- Bhattanagar Location in West Bengal, India Bhattanagar Bhattanagar (West Bengal) Bhattanagar Bhattanagar (India)
- Coordinates: 22°37′25″N 88°19′14″E﻿ / ﻿22.62361°N 88.32056°E
- Country: India
- State: West Bengal
- Division: Presidency
- District: Howrah
- City: Howrah
- Metro Station: Howrah(under construction)

Government
- • Type: Municipal Corporation
- • Body: Howrah Municipal Corporation
- Elevation: 13 m (43 ft)

Languages
- • official: Bengali, English
- Time zone: UTC5:30 (IST)
- PIN: 711203
- Telephone code: +91/033
- Vehicle registration: WB
- HMC wards: 63, 64
- Lok Sabha constituency: Howrah
- Vidhan Sabha constituency: Bally, Domjoor

= Bhattanagar =

Bhattanagar is a neighbourhood in Howrah of Howrah district in the Indian state of West Bengal. It is a part of the area covered by Kolkata Metropolitan Development Authority (KMDA). Bhattanagar is under the jurisdiction of Liluah police station of Howrah City Police.

==Location==
Bhattanagar is approximately 2.5 km from Liluah railway station, 7 km from Howrah Station and 8 km from Kolkata.
The place is mostly rural and has no hospital.

==Education==
One of the oldest schools of Howrah district, Bhattanagar Kulakamini Vidyamandir, is located there. Other educational institutions include the Don Bosco Self Employment Research Institute.

== Economy ==
Two banks are available there: Co-operative Bank and State Bank of India.

==Culture ==
Ramkrishna Sangha Club is a distinguished sports club established in 1977. The club organizes the annual Durga Puja since 1986. It also organizes cultural programs and events. Bhattanagar Netaji Sangha club organizes Kali Puja since the 1950s.

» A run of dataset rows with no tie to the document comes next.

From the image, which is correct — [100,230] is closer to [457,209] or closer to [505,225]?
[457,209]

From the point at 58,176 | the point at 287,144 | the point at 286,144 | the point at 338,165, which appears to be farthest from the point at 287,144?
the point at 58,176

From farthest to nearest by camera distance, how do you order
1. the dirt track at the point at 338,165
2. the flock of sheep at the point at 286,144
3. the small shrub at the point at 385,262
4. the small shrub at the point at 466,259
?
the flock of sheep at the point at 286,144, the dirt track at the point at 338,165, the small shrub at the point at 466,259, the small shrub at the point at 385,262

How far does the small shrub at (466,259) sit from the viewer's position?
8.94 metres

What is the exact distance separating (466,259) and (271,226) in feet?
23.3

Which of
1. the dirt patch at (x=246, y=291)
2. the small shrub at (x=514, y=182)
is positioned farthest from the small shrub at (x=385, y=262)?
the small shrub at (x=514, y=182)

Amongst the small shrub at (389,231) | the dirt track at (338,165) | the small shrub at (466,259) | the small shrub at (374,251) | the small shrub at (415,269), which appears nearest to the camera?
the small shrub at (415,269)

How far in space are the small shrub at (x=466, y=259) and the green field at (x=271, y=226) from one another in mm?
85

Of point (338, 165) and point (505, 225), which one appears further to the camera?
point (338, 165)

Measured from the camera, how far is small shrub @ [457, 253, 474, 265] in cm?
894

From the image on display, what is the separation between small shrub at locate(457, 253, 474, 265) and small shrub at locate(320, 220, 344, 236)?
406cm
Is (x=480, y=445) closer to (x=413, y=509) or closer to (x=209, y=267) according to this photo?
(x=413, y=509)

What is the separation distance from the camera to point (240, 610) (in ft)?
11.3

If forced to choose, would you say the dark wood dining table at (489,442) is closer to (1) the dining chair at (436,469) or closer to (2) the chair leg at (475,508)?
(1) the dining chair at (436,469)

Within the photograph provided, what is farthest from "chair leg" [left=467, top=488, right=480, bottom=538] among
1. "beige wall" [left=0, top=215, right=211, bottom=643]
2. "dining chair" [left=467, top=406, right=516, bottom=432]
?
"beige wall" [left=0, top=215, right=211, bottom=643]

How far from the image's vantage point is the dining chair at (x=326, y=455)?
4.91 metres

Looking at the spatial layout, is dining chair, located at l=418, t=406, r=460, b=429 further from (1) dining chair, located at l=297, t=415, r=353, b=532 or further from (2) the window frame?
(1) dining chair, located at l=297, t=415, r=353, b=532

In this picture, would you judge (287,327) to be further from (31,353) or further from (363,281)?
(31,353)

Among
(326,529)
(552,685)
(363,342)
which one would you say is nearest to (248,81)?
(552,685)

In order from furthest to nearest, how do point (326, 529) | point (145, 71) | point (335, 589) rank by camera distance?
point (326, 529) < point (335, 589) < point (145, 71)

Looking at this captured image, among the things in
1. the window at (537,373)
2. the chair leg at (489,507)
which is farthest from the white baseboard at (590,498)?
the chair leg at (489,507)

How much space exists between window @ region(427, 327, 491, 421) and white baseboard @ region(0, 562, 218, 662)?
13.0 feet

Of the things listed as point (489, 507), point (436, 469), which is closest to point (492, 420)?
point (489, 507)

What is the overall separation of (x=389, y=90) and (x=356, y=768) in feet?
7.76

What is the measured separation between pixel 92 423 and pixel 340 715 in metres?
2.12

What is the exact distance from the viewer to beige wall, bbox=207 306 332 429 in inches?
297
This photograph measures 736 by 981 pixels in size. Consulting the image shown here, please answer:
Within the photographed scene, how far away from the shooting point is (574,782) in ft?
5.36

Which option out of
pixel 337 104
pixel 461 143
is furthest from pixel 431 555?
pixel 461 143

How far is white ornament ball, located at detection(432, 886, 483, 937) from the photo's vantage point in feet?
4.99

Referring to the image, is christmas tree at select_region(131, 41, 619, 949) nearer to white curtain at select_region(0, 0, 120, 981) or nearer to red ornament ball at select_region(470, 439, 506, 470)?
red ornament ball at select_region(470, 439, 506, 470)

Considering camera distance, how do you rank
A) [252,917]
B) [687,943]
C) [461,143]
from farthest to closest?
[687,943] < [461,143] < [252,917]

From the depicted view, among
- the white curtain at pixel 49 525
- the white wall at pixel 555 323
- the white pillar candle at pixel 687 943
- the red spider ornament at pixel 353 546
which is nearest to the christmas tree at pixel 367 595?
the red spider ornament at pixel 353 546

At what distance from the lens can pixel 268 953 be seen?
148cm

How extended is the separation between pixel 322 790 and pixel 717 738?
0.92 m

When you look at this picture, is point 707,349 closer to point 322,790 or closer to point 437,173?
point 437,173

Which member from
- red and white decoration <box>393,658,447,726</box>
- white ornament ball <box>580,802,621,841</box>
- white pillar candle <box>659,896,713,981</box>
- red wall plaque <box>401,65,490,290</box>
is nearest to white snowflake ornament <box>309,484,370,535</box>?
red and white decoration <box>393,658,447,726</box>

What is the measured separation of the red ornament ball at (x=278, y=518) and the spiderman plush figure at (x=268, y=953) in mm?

Beside Ramkrishna Sangha club there are other club like Arabindanagar Sahgha, Athletic club, Sporting club re also organized Durga Puja and many other cultural programs throughout the year. The main two attractions are the Ramkrishna Asram and Basanti Puja Mela.

Celebratory like Ms. Imon Chakraborty (national award winner singer), Ms. Esha Saha (Bengali movie actress), Mr. Srivats Goswami (cricketer) were leaved in Bhattanagar.

==Transport==
===Bus===
- 39 Bhattanagar - Esplanade

===Train===
Bhattanagar railway station sits on its western side. The station is mainly used by freight trains. Passengers embark at Liluah railway station, approximately 2.5 km away.